ORM Is Offensive, So Replace It With ORM?

A recent “Weekly Feature” on DZone decries the use of Object-Relational Mapping (ORM) calling it “offensive” and an “anti-pattern”. The author then purports to show a better approach, which is, in my opinion, worse. Why? Because they essentially kept ORM, just in a different (and worse) form.

Unsubstantiated Assertions

The author’s assertion is that ORM is bad because of a number of problems. First, it makes the data objects “dumb and passive data bags”. Second, it requires that SQL or HQL is “exposed to the entire application”. They also go on about how it is difficult to test.

To support these assertions, the author links to other blog posts, few of which actually support his main argument about ORM being bad. Sure, ORM isn’t viewed very highly. It does come with compromises, and I expect someday someone will come up with a “better way”. All I know is that I don’t have one, and the solution proposed by the article’s author isn’t an improvement, it is worse. It is, in some ways, a step backwards.

An ORM By A Different Name

First, the “objects that speak SQL” approach was what we did before 3rd-party ORMs came along. SQL got scattered about through the data objects. They knew how to persist and retrieve themselves. Of course, it meant that an object needed to know every way there was to retrieve itself. And then, when you changed to some other persistence technology, you had to go through every object and figure out how to deal with the new approach. But if you wanted to keep the existing implementation (because, for either technical or business reasons, you needed both) then the objects got more and more complicated.

This is still ORM, just not ORM in a single, central, abstract implementation. If you are persisting objects to a relational database, you have to map the columns to data elements in the object. Giving it a different name doesn’t change the fact that it is still ORM. I can paint black spots on a horse. That doesn’t make it a leopard.

ORM Means Passive/Active?

But what about their assertion about the data objects being passive? Sorry, but ORM has little or nothing to do with that. A data object still has a defined contract for how the data is used and manipulated, and can provide the appropriate features to make the object smart and/or active if necessary. Hibernate, as an example, doesn’t require that your objects do nothing but be a dumb container for data. ORM’s provide the tools to map the data to and from database columns. It doesn’t impose other restrictions like “objects can’t be active”.

Moving the mapping from an external component into the object doesn’t make it “smart” or “active”. It just makes it more complicated. Now a data object can’t just focus on being really good at dealing with their data, doing things like ensuring consistency and correctness, or enforcing rules around security and access. That object now has to also know about persistence, and possibly persistence with multiple different technologies and approaches.

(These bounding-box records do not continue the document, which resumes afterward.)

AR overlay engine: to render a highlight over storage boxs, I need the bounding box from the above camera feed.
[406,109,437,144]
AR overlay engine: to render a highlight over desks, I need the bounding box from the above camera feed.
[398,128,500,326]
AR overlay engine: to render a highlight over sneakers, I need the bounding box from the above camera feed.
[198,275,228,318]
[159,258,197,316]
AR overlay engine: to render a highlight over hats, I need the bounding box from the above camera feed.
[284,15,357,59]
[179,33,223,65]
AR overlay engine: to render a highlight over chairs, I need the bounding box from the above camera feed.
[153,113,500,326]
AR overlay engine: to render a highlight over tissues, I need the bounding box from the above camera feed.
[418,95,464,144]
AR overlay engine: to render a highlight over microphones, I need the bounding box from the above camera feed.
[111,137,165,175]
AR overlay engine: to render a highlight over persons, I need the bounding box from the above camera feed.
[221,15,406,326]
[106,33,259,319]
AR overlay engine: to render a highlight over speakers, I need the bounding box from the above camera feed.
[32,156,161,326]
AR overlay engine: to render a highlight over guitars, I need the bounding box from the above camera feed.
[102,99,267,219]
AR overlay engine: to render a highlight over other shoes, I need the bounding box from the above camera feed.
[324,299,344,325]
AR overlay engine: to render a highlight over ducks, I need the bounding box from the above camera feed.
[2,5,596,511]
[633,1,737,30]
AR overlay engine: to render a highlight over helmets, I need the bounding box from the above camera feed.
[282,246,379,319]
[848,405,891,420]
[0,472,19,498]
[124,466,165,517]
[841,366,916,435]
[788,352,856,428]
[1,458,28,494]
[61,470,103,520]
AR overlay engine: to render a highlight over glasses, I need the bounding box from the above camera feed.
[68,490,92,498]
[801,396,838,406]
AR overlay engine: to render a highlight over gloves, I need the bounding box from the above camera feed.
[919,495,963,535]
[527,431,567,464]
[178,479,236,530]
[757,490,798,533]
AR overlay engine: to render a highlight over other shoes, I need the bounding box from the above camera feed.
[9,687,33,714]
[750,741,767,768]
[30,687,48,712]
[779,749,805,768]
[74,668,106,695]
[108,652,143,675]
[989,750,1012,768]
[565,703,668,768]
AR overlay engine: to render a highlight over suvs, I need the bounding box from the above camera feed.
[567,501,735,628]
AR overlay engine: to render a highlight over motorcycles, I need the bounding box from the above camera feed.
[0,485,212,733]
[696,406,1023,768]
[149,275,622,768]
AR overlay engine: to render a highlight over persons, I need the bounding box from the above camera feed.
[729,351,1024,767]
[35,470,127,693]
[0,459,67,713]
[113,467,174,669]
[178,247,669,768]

The data object can’t do “one thing well”. It now has to do a lot of things well.

The Object Knows Too Much

This “objecting speaking SQL” approach ultimately means that an object knows too much. It makes them more complicated, and it doesn’t make database migration any easier (a supposed trait from the author’s solution). An object needs to know how to persist itself, as well as which service it needs to persist itself each time it is used.

Consider a data object implementation that is used in a couple different parts of the system. In one part, the system uses MySQL. Another part of the system, re-using the object for a slightly different purpose, uses MongoDB (okay, not strictly ORM, but you can still use something like Hibernate to abstract away the persistence bits). If I use Hibernate, I can have the one system instance start up configured to use MySQL. The other instance can fire up and use MongoDB. The rules are in the Hibernate configuration files. The data objects don’t know and don’t care which is being used at the time.

A Simpler Abstraction

Again, using an ORM may not be perfect, but it is generally better than “objects know how to persist themselves” for a couple of reasons. First, it means you can centralize the mapping, and that other parts of the system can choose what type of persistence to use. It means adding a new data store, using different technology, will mean focusing on fewer places to deal with the mapping. If the database itself changes, then you are changing the mapping rules, and not the objects themselves.

Second, it keeps the objects simpler because they can focus on whatever their particular task or role is. They aren’t also burdened with figuring out the solution (or 2 or 3 or 8 different solutions) for being saved and retrieved.

Ideally, an object does “one thing well” and nothing beyond that. An ORM makes that possible. Scattering different implementations in each and every object does not.